**Dataset extract**

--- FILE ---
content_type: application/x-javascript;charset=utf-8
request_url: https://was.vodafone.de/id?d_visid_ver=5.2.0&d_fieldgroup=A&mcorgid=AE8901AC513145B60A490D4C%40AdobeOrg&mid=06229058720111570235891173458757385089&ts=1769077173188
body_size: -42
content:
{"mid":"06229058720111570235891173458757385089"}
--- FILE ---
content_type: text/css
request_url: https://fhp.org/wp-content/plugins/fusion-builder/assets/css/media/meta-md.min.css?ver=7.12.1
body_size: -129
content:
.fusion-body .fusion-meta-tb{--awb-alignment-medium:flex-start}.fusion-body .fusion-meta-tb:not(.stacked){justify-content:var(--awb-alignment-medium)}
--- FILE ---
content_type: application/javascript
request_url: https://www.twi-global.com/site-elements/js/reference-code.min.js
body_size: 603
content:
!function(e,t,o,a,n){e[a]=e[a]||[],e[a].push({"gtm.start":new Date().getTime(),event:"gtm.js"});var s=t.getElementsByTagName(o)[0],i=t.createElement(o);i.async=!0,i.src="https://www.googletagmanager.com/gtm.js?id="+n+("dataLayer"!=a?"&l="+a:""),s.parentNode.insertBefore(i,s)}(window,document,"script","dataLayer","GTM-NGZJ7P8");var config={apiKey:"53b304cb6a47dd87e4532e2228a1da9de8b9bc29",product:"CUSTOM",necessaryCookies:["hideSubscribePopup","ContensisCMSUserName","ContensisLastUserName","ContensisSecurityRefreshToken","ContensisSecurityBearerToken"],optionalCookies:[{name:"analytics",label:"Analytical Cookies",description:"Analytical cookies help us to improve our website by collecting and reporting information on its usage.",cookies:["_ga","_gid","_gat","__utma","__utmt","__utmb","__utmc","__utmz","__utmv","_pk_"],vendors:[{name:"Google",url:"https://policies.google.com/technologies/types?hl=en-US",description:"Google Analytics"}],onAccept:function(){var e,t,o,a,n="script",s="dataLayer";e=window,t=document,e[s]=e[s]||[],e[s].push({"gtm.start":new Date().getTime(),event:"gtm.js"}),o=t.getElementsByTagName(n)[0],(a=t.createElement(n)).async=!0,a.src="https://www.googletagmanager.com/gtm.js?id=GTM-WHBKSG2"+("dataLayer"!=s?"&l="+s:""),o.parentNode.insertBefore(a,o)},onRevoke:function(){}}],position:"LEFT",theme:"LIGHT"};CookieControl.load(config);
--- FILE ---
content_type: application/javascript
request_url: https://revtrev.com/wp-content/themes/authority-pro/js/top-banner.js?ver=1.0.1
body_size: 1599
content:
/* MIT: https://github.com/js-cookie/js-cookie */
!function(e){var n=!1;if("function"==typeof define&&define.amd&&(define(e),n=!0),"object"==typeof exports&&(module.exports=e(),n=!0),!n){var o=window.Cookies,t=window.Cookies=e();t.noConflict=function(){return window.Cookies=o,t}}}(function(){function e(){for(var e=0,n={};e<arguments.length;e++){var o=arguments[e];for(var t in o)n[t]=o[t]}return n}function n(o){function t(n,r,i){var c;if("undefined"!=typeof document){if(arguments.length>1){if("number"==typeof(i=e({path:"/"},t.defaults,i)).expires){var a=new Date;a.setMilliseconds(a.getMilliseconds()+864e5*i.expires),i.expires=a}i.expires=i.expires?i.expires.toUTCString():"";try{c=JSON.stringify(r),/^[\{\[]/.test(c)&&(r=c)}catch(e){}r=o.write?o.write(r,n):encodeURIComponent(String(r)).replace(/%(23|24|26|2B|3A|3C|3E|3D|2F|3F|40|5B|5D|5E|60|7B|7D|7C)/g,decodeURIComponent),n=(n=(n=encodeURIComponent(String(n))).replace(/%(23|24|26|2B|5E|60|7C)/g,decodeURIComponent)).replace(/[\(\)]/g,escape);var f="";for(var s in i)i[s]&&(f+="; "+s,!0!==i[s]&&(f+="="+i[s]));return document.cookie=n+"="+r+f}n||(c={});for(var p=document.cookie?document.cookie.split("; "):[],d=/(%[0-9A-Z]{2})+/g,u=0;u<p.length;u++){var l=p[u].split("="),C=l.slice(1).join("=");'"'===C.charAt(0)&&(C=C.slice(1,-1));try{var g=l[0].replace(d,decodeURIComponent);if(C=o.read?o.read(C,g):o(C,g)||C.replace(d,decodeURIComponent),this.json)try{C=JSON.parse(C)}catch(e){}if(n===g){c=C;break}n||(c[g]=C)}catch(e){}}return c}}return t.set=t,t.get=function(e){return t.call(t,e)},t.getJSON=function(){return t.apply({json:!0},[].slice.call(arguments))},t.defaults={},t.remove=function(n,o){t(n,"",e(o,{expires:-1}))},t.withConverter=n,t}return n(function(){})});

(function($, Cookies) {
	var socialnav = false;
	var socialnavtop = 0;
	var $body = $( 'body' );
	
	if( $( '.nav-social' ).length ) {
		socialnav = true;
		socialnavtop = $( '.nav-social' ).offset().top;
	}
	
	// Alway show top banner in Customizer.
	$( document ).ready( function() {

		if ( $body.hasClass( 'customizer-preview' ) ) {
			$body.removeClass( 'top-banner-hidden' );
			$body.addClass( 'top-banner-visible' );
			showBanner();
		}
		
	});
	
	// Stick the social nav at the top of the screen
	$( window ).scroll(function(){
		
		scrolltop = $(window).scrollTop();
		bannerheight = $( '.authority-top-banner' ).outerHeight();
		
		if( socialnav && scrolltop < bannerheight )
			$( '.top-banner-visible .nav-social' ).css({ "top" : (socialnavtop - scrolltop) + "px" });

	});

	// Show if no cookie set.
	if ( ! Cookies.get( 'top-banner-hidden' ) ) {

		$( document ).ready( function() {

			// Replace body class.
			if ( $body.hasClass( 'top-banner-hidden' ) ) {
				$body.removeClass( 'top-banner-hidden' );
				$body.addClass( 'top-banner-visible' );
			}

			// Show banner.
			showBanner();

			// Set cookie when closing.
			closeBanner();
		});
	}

**Task instructions**
Reproduce the lines above. Leave each one as it is.

**Reply to the task**
--- FILE ---
content_type: application/x-javascript;charset=utf-8
request_url: https://was.vodafone.de/id?d_visid_ver=5.2.0&d_fieldgroup=A&mcorgid=AE8901AC513145B60A490D4C%40AdobeOrg&mid=06229058720111570235891173458757385089&ts=1769077173188
body_size: -42
content:
{"mid":"06229058720111570235891173458757385089"}
--- FILE ---
content_type: text/css
request_url: https://fhp.org/wp-content/plugins/fusion-builder/assets/css/media/meta-md.min.css?ver=7.12.1
body_size: -129
content:
.fusion-body .fusion-meta-tb{--awb-alignment-medium:flex-start}.fusion-body .fusion-meta-tb:not(.stacked){justify-content:var(--awb-alignment-medium)}
--- FILE ---
content_type: application/javascript
request_url: https://www.twi-global.com/site-elements/js/reference-code.min.js
body_size: 603
content:
!function(e,t,o,a,n){e[a]=e[a]||[],e[a].push({"gtm.start":new Date().getTime(),event:"gtm.js"});var s=t.getElementsByTagName(o)[0],i=t.createElement(o);i.async=!0,i.src="https://www.googletagmanager.com/gtm.js?id="+n+("dataLayer"!=a?"&l="+a:""),s.parentNode.insertBefore(i,s)}(window,document,"script","dataLayer","GTM-NGZJ7P8");var config={apiKey:"53b304cb6a47dd87e4532e2228a1da9de8b9bc29",product:"CUSTOM",necessaryCookies:["hideSubscribePopup","ContensisCMSUserName","ContensisLastUserName","ContensisSecurityRefreshToken","ContensisSecurityBearerToken"],optionalCookies:[{name:"analytics",label:"Analytical Cookies",description:"Analytical cookies help us to improve our website by collecting and reporting information on its usage.",cookies:["_ga","_gid","_gat","__utma","__utmt","__utmb","__utmc","__utmz","__utmv","_pk_"],vendors:[{name:"Google",url:"https://policies.google.com/technologies/types?hl=en-US",description:"Google Analytics"}],onAccept:function(){var e,t,o,a,n="script",s="dataLayer";e=window,t=document,e[s]=e[s]||[],e[s].push({"gtm.start":new Date().getTime(),event:"gtm.js"}),o=t.getElementsByTagName(n)[0],(a=t.createElement(n)).async=!0,a.src="https://www.googletagmanager.com/gtm.js?id=GTM-WHBKSG2"+("dataLayer"!=s?"&l="+s:""),o.parentNode.insertBefore(a,o)},onRevoke:function(){}}],position:"LEFT",theme:"LIGHT"};CookieControl.load(config);
--- FILE ---
content_type: application/javascript
request_url: https://revtrev.com/wp-content/themes/authority-pro/js/top-banner.js?ver=1.0.1
body_size: 1599
content:
/* MIT: https://github.com/js-cookie/js-cookie */
!function(e){var n=!1;if("function"==typeof define&&define.amd&&(define(e),n=!0),"object"==typeof exports&&(module.exports=e(),n=!0),!n){var o=window.Cookies,t=window.Cookies=e();t.noConflict=function(){return window.Cookies=o,t}}}(function(){function e(){for(var e=0,n={};e<arguments.length;e++){var o=arguments[e];for(var t in o)n[t]=o[t]}return n}function n(o){function t(n,r,i){var c;if("undefined"!=typeof document){if(arguments.length>1){if("number"==typeof(i=e({path:"/"},t.defaults,i)).expires){var a=new Date;a.setMilliseconds(a.getMilliseconds()+864e5*i.expires),i.expires=a}i.expires=i.expires?i.expires.toUTCString():"";try{c=JSON.stringify(r),/^[\{\[]/.test(c)&&(r=c)}catch(e){}r=o.write?o.write(r,n):encodeURIComponent(String(r)).replace(/%(23|24|26|2B|3A|3C|3E|3D|2F|3F|40|5B|5D|5E|60|7B|7D|7C)/g,decodeURIComponent),n=(n=(n=encodeURIComponent(String(n))).replace(/%(23|24|26|2B|5E|60|7C)/g,decodeURIComponent)).replace(/[\(\)]/g,escape);var f="";for(var s in i)i[s]&&(f+="; "+s,!0!==i[s]&&(f+="="+i[s]));return document.cookie=n+"="+r+f}n||(c={});for(var p=document.cookie?document.cookie.split("; "):[],d=/(%[0-9A-Z]{2})+/g,u=0;u<p.length;u++){var l=p[u].split("="),C=l.slice(1).join("=");'"'===C.charAt(0)&&(C=C.slice(1,-1));try{var g=l[0].replace(d,decodeURIComponent);if(C=o.read?o.read(C,g):o(C,g)||C.replace(d,decodeURIComponent),this.json)try{C=JSON.parse(C)}catch(e){}if(n===g){c=C;break}n||(c[g]=C)}catch(e){}}return c}}return t.set=t,t.get=function(e){return t.call(t,e)},t.getJSON=function(){return t.apply({json:!0},[].slice.call(arguments))},t.defaults={},t.remove=function(n,o){t(n,"",e(o,{expires:-1}))},t.withConverter=n,t}return n(function(){})});

(function($, Cookies) {
	var socialnav = false;
	var socialnavtop = 0;
	var $body = $( 'body' );
	
	if( $( '.nav-social' ).length ) {
		socialnav = true;
		socialnavtop = $( '.nav-social' ).offset().top;
	}
	
	// Alway show top banner in Customizer.
	$( document ).ready( function() {

		if ( $body.hasClass( 'customizer-preview' ) ) {
			$body.removeClass( 'top-banner-hidden' );
			$body.addClass( 'top-banner-visible' );
			showBanner();
		}
		
	});
	
	// Stick the social nav at the top of the screen
	$( window ).scroll(function(){
		
		scrolltop = $(window).scrollTop();
		bannerheight = $( '.authority-top-banner' ).outerHeight();
		
		if( socialnav && scrolltop < bannerheight )
			$( '.top-banner-visible .nav-social' ).css({ "top" : (socialnavtop - scrolltop) + "px" });

	});

	// Show if no cookie set.
	if ( ! Cookies.get( 'top-banner-hidden' ) ) {

		$( document ).ready( function() {

			// Replace body class.
			if ( $body.hasClass( 'top-banner-hidden' ) ) {
				$body.removeClass( 'top-banner-hidden' );
				$body.addClass( 'top-banner-visible' );
			}

			// Show banner.
			showBanner();

			// Set cookie when closing.
			closeBanner();
		});
	}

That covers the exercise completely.